We are given the following information:

  • #|->abs(vecv)=18" m"//"s at " t=0#

  • #|->a(t)=t-8#

  • #|->t in [1,4]#

We can begin by recognizing that acceleration is the derivative of velocity, or equivalently, velocity is the antiderivative/integral of acceleration.

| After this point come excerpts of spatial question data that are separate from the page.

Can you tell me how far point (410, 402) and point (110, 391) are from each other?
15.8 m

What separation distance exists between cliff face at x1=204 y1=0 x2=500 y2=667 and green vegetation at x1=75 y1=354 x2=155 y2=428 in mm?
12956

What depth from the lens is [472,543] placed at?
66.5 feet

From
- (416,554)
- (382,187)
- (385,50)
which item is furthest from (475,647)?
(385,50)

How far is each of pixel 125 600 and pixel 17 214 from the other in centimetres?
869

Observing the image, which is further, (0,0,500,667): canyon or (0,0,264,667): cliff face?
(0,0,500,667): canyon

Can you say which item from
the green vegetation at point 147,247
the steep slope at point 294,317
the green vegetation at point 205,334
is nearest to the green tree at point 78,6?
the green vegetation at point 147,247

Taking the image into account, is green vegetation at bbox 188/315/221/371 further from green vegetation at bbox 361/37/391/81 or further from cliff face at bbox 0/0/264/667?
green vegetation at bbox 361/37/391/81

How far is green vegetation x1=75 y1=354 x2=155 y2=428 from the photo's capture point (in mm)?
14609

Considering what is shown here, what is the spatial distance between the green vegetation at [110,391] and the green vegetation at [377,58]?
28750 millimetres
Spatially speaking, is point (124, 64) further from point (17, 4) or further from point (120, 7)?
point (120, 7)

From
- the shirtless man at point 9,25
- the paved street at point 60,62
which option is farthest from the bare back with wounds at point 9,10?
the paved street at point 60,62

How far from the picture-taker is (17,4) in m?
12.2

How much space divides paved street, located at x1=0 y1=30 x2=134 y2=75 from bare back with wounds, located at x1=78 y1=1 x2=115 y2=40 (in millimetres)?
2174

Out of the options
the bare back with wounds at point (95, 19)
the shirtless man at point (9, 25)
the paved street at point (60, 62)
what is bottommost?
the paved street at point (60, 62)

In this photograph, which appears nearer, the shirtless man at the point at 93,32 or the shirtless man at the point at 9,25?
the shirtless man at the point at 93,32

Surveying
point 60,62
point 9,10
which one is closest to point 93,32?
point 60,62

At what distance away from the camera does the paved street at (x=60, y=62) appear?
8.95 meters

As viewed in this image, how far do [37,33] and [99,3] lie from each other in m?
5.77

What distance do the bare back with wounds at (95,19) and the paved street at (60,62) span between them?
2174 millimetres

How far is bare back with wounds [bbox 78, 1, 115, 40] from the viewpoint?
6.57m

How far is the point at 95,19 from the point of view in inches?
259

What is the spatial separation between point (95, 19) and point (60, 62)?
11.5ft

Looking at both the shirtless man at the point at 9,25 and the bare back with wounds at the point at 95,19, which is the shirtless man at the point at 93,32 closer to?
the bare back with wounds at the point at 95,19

We can take the integral of the provided equation for acceleration to find the equation for velocity at time #t#.

#v(t)=int(t-8)dt#

#=>v(t)=1/2t^2-8t+C#

We can use that #v=18# when #t=0# to find the constant #C#:

#18=1/2(0)^2-8(0)+C#

#=>C=18#

Therefore, we have: #v(t)=1/2v^2-8t+18#

Average velocity is given by:

#v_"avg"=(Deltas)/(Deltat)#

We can take the integral of #v(t), t in [1,4]# to find the position #Deltas#.

#Deltas=int_1^4(1/2t^2-8t+18)dt#

#=>=1/6t^3-4t^2+18t|_1^4#

#=>1/6(4)^3-4(4)^2+18(4)-1/6(1)^3+4(1)^2-18(1)#

#=>64/6-64+72-1/6+4-18#

#=>9/2 " m"#

Substituting this into our equation for average velocity:

#v_"avg"=(9/2" m")/((4-1)"s")#

#=>=(9/2" m")/(3" s")#

#=>color(darkblue)(3/2" m"//"s")#

#=>=1.5" m"//"s"#

Speed is the magnitude of velocity, and so the answer remains the same.